20 May 2019
Dutch Court of Appeal gives guidance on FRAND license negotiations
For the first time, the Court of Appeal of The Hague has given guidance on the interpretation of the CJEU decision in Huawei v ZTE and the standards for assessing FRAND defences under Dutch law. In its decision in Philips v Asus of 7 May 2019, the Court of Appeal of The Hague considered that the steps described in Huawei should not be considered as strict requirements but rather as guidelines. The Court of Appeal granted an injunction against Asus because it held that Asus had employed delaying tactics and had not acted as a ‘willing licensee’.
Philips appealed an earlier judgment of the District Court of The Hague regarding Philips’ patent EP 1 623 511 to a “Communication System”, which Philips alleged was standard essential but which patent was revoked by the District Court. The Court of Appeal overturned the decision and held that the patent was valid and essential to the UMTS/LTE standard. It also held that Philips did not abuse a dominant position in the sense of Article 102 TFEU.
The Court of Appeal first of all considered that Philips was under no obligation to disclose its patent application as an SEP prior to the finalization of the standard. The ETSI IPR Policy and ETSI Guide mention this should happen “as soon as feasible” and “in a timely fashion”, however according to the Court of Appeal a reasonable interpretation is that this should be done shortly after the standard is finalized and it has become clear what technology is included. The ETSI standards are not designed to be open standards free of IP rights, but designed to achieve technically optimal solutions.

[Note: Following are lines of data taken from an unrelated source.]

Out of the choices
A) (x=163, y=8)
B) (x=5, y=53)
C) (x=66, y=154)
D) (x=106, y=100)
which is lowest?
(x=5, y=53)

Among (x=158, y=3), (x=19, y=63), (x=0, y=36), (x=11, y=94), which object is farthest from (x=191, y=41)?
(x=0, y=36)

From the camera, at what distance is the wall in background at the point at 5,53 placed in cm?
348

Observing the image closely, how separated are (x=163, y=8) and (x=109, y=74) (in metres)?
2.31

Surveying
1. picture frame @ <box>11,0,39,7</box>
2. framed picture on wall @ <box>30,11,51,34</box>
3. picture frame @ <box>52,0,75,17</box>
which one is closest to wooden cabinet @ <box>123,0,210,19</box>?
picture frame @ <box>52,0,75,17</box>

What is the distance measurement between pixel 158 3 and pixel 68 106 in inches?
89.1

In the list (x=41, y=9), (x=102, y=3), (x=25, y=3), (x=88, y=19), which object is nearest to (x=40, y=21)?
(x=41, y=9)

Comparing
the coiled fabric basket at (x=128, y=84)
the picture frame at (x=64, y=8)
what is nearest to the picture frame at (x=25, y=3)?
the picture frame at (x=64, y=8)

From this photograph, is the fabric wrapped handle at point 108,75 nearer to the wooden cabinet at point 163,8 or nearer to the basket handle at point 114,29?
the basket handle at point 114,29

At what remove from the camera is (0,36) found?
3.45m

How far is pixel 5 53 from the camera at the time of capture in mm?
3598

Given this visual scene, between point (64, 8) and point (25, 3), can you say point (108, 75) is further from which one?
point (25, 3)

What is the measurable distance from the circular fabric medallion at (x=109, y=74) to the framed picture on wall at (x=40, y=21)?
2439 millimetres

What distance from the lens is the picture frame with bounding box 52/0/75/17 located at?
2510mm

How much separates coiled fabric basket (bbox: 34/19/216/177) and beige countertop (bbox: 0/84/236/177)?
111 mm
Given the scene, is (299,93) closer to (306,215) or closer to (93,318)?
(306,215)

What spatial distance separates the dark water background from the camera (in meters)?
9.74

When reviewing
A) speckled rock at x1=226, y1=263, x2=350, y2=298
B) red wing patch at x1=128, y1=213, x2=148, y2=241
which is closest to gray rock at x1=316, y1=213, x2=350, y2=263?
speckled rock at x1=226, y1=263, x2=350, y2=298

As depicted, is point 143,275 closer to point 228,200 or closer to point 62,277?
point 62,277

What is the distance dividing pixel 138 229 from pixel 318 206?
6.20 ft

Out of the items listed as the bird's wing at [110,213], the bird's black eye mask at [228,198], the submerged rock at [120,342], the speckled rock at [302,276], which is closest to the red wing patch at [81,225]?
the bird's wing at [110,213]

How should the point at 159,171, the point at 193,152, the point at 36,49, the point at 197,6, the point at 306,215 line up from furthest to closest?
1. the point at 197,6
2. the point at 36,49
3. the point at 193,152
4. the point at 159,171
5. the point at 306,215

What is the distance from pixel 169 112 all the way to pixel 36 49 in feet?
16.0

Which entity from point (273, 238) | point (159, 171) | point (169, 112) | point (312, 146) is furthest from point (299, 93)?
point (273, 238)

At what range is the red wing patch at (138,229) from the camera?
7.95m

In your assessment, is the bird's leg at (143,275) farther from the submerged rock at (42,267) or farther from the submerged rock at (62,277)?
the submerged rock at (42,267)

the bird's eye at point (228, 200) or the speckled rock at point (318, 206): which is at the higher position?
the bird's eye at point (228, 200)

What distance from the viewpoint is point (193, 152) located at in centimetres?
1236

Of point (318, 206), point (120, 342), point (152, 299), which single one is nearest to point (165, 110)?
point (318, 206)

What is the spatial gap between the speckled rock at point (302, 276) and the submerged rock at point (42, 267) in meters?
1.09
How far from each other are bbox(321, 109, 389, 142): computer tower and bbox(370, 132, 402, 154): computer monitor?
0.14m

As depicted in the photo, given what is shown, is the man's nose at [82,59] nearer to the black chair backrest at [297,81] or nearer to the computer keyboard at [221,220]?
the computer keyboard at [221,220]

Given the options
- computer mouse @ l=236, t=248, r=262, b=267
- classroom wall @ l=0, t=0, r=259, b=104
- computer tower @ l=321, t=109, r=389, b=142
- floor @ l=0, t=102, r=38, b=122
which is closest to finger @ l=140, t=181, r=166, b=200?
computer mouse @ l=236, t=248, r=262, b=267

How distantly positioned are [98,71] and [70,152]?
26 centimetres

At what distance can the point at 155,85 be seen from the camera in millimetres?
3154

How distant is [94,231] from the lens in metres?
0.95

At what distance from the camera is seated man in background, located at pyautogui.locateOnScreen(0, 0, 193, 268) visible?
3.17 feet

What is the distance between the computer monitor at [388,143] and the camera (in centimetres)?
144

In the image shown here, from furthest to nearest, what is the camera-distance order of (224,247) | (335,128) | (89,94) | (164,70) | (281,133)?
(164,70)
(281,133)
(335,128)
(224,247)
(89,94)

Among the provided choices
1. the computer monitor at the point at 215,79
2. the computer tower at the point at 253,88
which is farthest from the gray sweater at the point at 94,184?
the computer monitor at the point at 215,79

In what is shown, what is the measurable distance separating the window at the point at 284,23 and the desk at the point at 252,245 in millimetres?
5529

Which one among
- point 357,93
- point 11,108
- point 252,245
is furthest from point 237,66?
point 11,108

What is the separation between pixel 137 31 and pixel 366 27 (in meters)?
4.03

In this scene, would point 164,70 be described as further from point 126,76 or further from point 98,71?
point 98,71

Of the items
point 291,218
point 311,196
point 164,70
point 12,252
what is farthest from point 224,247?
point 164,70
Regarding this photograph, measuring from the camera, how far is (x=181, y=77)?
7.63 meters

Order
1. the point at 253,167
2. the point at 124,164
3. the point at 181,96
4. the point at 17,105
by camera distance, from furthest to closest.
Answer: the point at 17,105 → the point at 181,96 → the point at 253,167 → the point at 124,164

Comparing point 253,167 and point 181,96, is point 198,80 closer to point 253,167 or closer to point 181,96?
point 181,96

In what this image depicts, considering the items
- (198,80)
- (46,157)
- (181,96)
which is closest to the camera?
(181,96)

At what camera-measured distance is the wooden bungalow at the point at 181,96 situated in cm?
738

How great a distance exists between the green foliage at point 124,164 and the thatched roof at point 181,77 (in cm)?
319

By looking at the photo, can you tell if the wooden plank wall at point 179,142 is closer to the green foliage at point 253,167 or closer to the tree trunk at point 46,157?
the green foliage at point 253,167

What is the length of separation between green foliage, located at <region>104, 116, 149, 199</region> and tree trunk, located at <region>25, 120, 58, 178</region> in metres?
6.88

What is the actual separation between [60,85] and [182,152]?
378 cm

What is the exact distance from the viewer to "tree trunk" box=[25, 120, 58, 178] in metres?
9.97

The Court of Appeal considered that the CJEU in Huawei did not issue a strict set of rules: if the SEP holder has not precisely and fully complied with any of the steps, this does not immediately and necessarily imply that enforcing its SEP would constitute an abuse of a dominant position. The CJEU rather provided guidelines for good faith negotiations between the parties about a license. The factual circumstances of the case must be taken into account when assessing whether enforcement of an SEP should be regarded as abusive. On the one hand, the SEP holder can be expected to inform the user of his SEPs, to offer a license and to enter into good faith negotiations before claiming an injunction, so that the negotiations can take place without the pressure of a possible injunction. On the other hand, the SEP user must be a willing licensee and not apply delaying tactics, which inter alia means that within a short time-frame the user must present a written counter-offer.
The Court of Appeal held that Asus was not a ‘willing licensee’, but instead applied a ‘hold-out’ strategy. Philips had informed Asus of its UMTS patent portfolio in 2013 and several meetings took place, always at the initiative of Philips. Philips explained the infringements, but Asus never had a technically qualified person present at the meetings and never provided a (technical) response. According to the Court of Appeal, Asus did not show any interest in a license, avoided a discussion on license terms, did not ask about Philips’ license agreements with others and never got in touch with Philips after a meeting. Philips sent a proposal for a standard license agreement and a list of relevant UMTS/LTE patents and claim charts to Asus on 21 September 2015, but Asus did not respond. Also at a meeting on 15 November 2015, no discussion on the license terms took place and Asus did not make a counter-offer. Philips indicated at the end of the meeting that it was expecting a counter-offer, but it did not receive one. Philips then sued Asus on 15 December 2015.
The Court of Appeal held that it follows from Huawei that if the SEP holder has met its duty of notification (as was held to be the case here), it is a condition for the obligation of the SEP holder to make a FRAND license offer, that the SEP user – after receipt of the notification – has shown willingness to enter into a license agreement under FRAND conditions. This condition was not met, as Asus was held not to be actually willing to negotiate in good faith. Philips was thus not required to make a specific license offer that is FRAND to Asus and was free to initiate injunction proceedings.
According to the Court of Appeal, Philips was thus not even required to make its license offer of 21 September 2015. The Court of Appeal therefore sets aside Asus’ argument that Philips’ offer did not meet the requirements of Huawei because Philips would not have specified that and why its offer was FRAND. The Court of Appeal superfluously held that specifying that and why an offer is FRAND, is not a requirement following from Huawei.
Asus did make a counter-offer to Philips after the proceedings were initiated, but the Court of Appeal held that this could at most lead to the SEP holder having to negotiate in good faith with the SEP user, but this cannot lead to the conclusion that the initiated proceedings would – in retrospect – constitute an abuse or that the SEP holder would have to suspend such proceedings. This would open the door to delaying tactics by the SEP user.
As the Court of Appeal considered the patent to be valid and essential to the standard and Philips was not held to have acted abusively, an injunction, account of profits, rectification, recall and destruction of goods, and damages were ordered against Asus.
The Court of Appeal’s decision is open to appeal before the Supreme Court.